● **Exercise directions**
Please gather every row below that contains the word "sink", and copy each one out in full.

Stored data:
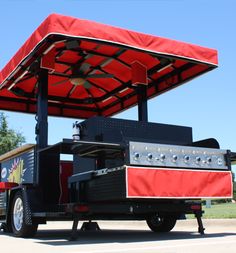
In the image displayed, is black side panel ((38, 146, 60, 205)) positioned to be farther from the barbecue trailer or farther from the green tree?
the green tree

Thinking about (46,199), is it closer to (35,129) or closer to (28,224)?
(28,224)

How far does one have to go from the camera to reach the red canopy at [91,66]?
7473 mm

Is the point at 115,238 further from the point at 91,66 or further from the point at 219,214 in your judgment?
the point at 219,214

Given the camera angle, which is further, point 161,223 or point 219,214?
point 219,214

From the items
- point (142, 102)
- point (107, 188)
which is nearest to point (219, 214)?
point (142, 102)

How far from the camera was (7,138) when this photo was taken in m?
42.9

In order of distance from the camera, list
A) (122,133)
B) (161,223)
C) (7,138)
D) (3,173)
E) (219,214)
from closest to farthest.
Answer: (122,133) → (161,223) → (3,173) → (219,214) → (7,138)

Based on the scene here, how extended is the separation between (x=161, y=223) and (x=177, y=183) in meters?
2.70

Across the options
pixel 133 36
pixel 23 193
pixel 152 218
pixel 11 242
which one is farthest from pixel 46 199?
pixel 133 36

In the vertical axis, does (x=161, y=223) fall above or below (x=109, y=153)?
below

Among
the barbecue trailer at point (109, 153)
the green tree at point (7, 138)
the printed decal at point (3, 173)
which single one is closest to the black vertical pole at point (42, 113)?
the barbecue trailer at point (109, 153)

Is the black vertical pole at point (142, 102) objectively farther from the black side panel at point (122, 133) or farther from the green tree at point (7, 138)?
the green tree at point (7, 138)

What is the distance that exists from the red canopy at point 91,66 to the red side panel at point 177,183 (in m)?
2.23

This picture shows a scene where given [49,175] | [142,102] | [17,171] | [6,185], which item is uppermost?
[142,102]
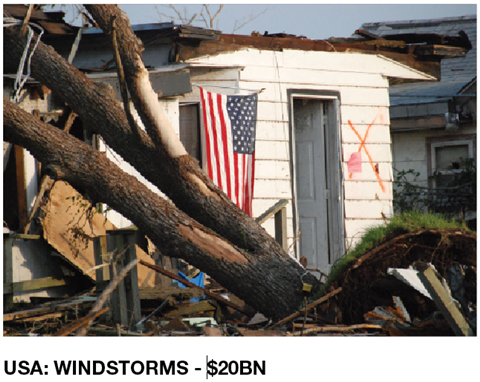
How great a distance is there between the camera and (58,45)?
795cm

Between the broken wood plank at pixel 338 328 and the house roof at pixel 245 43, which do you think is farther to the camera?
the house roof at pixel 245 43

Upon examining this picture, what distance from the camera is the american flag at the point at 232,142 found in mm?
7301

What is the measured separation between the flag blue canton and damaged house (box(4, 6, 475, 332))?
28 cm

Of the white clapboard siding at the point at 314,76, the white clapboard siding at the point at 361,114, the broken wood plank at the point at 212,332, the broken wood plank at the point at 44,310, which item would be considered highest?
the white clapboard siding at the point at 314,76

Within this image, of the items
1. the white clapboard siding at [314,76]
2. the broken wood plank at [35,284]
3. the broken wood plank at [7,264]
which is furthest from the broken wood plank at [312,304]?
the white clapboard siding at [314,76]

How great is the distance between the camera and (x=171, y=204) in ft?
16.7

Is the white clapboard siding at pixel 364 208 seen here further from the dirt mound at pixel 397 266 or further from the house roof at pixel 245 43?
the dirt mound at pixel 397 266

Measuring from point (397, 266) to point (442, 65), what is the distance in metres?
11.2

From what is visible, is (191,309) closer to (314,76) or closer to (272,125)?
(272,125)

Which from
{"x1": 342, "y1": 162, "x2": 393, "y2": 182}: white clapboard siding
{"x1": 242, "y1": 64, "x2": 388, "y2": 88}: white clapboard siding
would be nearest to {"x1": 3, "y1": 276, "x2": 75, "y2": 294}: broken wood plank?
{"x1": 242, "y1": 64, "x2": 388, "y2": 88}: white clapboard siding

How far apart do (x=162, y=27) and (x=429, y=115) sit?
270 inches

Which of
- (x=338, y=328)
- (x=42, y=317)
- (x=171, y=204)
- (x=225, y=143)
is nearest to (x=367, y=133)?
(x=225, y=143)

...

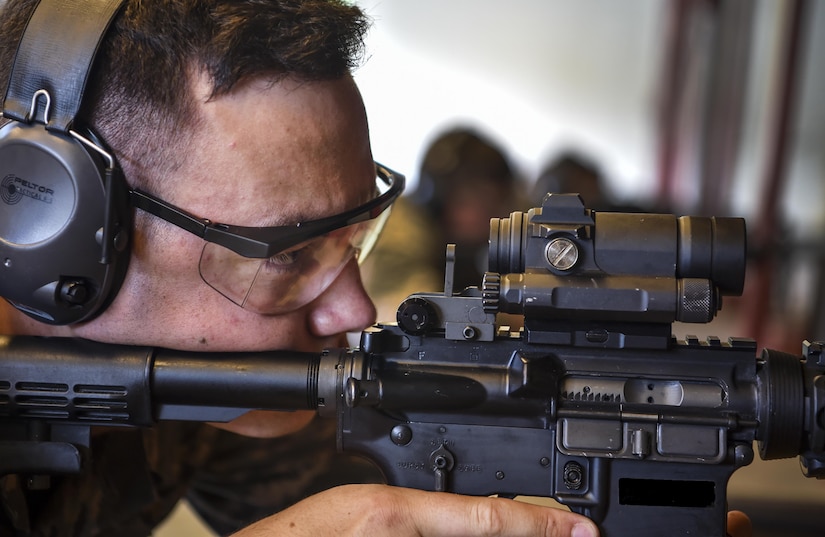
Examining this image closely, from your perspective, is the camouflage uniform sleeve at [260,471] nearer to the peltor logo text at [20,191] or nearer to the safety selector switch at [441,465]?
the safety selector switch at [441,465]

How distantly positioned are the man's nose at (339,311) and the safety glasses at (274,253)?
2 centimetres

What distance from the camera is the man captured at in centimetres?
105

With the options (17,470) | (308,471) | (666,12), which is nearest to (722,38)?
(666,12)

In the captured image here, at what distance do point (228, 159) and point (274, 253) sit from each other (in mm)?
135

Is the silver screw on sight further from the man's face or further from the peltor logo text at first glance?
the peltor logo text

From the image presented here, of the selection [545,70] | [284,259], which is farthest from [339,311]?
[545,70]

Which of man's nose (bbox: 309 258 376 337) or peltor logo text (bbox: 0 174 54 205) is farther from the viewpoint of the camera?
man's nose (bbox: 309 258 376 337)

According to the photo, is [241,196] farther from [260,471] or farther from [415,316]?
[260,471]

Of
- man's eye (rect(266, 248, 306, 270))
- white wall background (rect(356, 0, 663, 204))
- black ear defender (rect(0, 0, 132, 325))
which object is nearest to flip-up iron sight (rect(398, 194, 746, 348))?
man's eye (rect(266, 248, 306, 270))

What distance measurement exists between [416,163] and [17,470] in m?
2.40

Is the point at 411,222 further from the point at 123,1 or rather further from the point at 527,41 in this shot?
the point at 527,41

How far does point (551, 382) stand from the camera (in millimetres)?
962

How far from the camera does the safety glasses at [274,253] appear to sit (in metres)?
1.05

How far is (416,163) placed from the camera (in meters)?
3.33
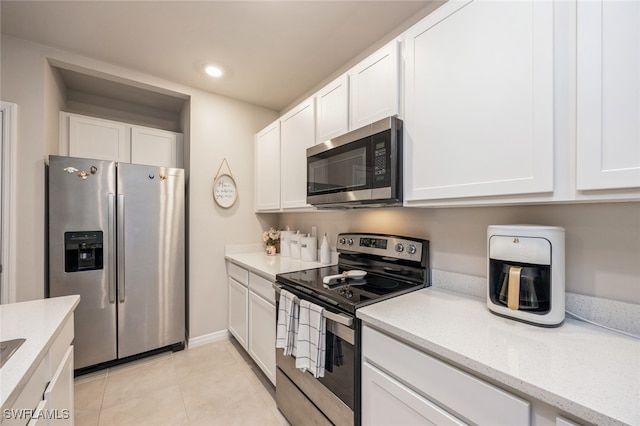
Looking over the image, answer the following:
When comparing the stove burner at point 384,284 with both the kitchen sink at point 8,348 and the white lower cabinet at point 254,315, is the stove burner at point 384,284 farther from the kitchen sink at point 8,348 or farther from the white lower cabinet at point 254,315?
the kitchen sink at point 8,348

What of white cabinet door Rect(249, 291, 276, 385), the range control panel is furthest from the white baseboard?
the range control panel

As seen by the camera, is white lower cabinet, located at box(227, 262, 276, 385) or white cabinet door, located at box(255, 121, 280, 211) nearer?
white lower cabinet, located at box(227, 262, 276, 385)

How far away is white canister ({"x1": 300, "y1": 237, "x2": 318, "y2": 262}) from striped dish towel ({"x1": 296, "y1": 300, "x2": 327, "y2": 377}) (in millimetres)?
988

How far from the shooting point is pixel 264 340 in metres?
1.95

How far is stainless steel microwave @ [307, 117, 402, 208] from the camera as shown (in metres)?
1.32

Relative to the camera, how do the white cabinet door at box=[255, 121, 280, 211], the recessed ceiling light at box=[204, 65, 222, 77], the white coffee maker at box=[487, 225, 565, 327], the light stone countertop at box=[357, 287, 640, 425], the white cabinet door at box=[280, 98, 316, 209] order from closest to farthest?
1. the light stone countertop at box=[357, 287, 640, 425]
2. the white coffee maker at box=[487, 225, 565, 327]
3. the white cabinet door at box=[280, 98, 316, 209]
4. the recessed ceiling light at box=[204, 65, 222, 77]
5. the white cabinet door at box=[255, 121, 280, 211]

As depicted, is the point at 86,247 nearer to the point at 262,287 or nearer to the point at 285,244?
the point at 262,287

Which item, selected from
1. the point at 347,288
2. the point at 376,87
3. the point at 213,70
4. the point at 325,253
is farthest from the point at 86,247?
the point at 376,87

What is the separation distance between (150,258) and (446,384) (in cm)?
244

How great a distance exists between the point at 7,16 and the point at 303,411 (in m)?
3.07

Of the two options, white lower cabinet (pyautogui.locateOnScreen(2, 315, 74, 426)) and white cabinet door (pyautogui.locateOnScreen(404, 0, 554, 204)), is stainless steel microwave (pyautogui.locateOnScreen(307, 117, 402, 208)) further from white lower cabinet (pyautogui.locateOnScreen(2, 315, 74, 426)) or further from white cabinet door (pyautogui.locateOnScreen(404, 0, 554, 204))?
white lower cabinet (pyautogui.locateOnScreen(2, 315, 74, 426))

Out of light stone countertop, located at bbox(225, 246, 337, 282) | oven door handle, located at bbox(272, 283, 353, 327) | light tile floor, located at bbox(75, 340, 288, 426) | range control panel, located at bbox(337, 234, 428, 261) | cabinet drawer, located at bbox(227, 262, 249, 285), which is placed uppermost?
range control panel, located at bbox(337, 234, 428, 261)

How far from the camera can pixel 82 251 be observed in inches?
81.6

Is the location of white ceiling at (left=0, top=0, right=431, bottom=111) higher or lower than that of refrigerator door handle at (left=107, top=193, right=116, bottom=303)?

● **Worked answer**
When comparing the stove burner at point 384,284 with both the kitchen sink at point 8,348 and the white lower cabinet at point 254,315, is the stove burner at point 384,284 farther from the kitchen sink at point 8,348 or farther from the white lower cabinet at point 254,315?
the kitchen sink at point 8,348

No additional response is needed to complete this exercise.